The heritability estimated for body weight in broiler chickens from a pure line population was of moderate magnitude, accounting for 23% of the phenotypic variance. This result indicates that the response to selection should be effective in a short to medium term. The ratio of maternal permanent environmental variance over the phenotypic variance was low and contributed to 5% of the body weight variation. Although the variance fraction accounted for by the maternal permanent environment effect was relatively low, the inclusion of this effect in the model is essential to avoid an inflation of the variance of the additive genetic effect. Body weight estimates of heritability and the fraction for maternal permanent environmental variance were consistent with other studies using the same trait in broilers from single pure lines [23, 24].
For the DNN implementation, a random search was used for hyperparameter optimization, leading to the selection of different models for each subset of the training set. This result indicates that the choice of the best DNN architecture was strongly affected by the amount of data available during training. Therefore, the random search did not provide a robust DNN structure to predict body weight throughout the training set partitions. Recently, simulated annealing and genetic algorithms have been considered for hyperparameter optimization in machine learning applications [25, 26]. Such approaches may provide a more robust DNN architecture, and as consequence may show a better predictive performance compared to random search. However, Bellot et al. (2018) [22] evaluated the performance of DNN on the genome-enable prediction of complex traits in humans using a genetic algorithm for hyperparameter optimization, and also reported that DNN had similar results with Bayesian regression models.

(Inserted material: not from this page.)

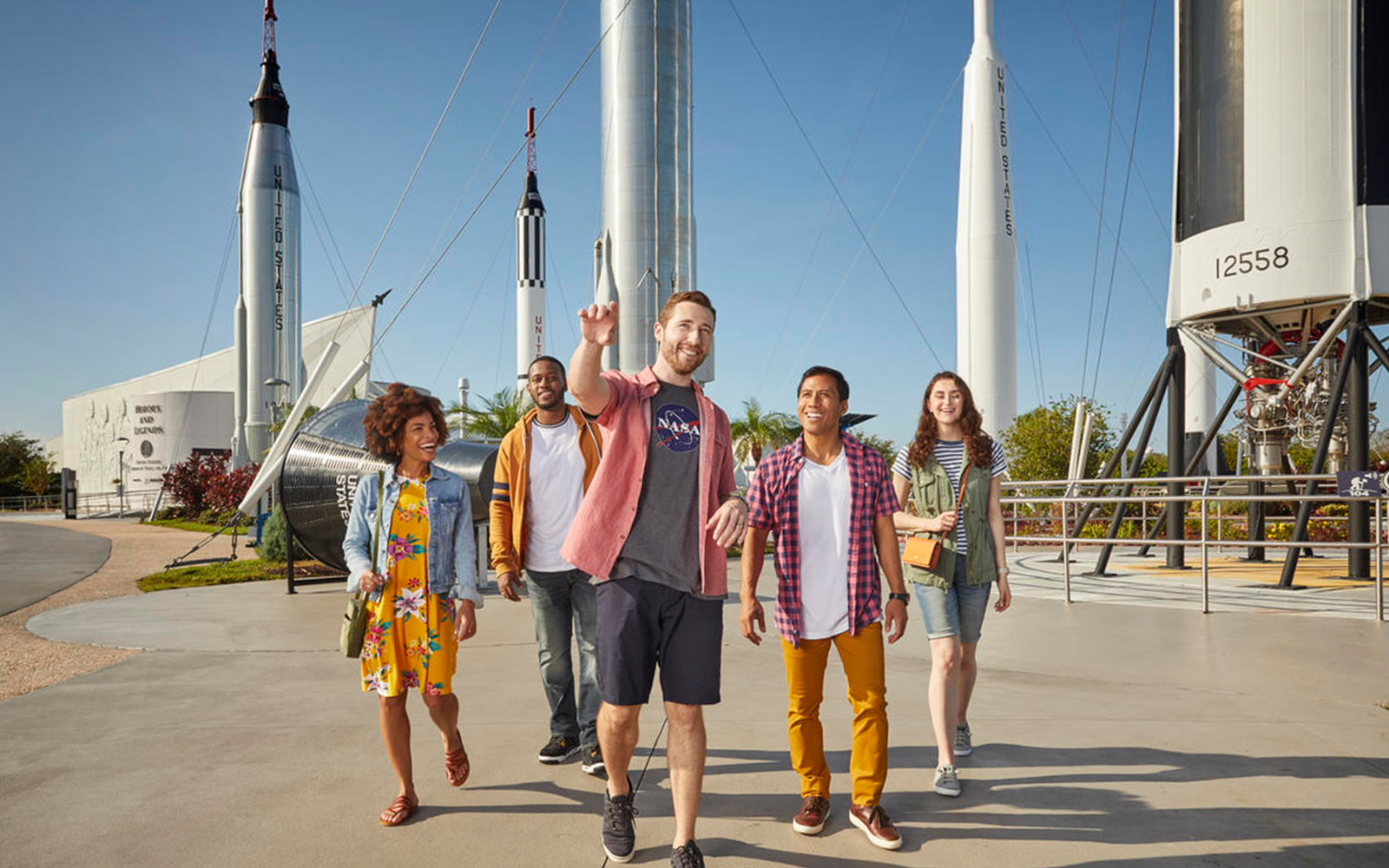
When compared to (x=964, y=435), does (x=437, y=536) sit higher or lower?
lower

Hyperparameter optimization is a very difficult task, which involves the exploration of various DNN architectures to find an optimal parameter set within a specific search space. Such component of the learning process is crucial for the success of DNN and is very demanding on computational resources and time. Parallel computing as employed in our study can be used to alleviate time issues, where each DNN architecture is trained and evaluated independently on different computers. However, parallel computing requires expensive computational resources, which in most situations is not available for many researchers. Despite such challenges, hyperparameter optimization is critical to obtain DNN architectures which could deliver greater predictive performance. For instance, in our study, the difference of predictive performance between the best and worst DNN in each sub-sampling of the training set was considerably large. Therefore, implementing DNN with no hyperparameter optimization may inadvertently define a DNN architecture that delivers a poor predictive performance. Moreover, the hyperparameter optimization cost is relatively minor compared to the cost to collect, store, and analyze genomic data. Therefore, hyperparameter optimization should be considered for genome-enabled prediction applications in animal and plant breeding programs.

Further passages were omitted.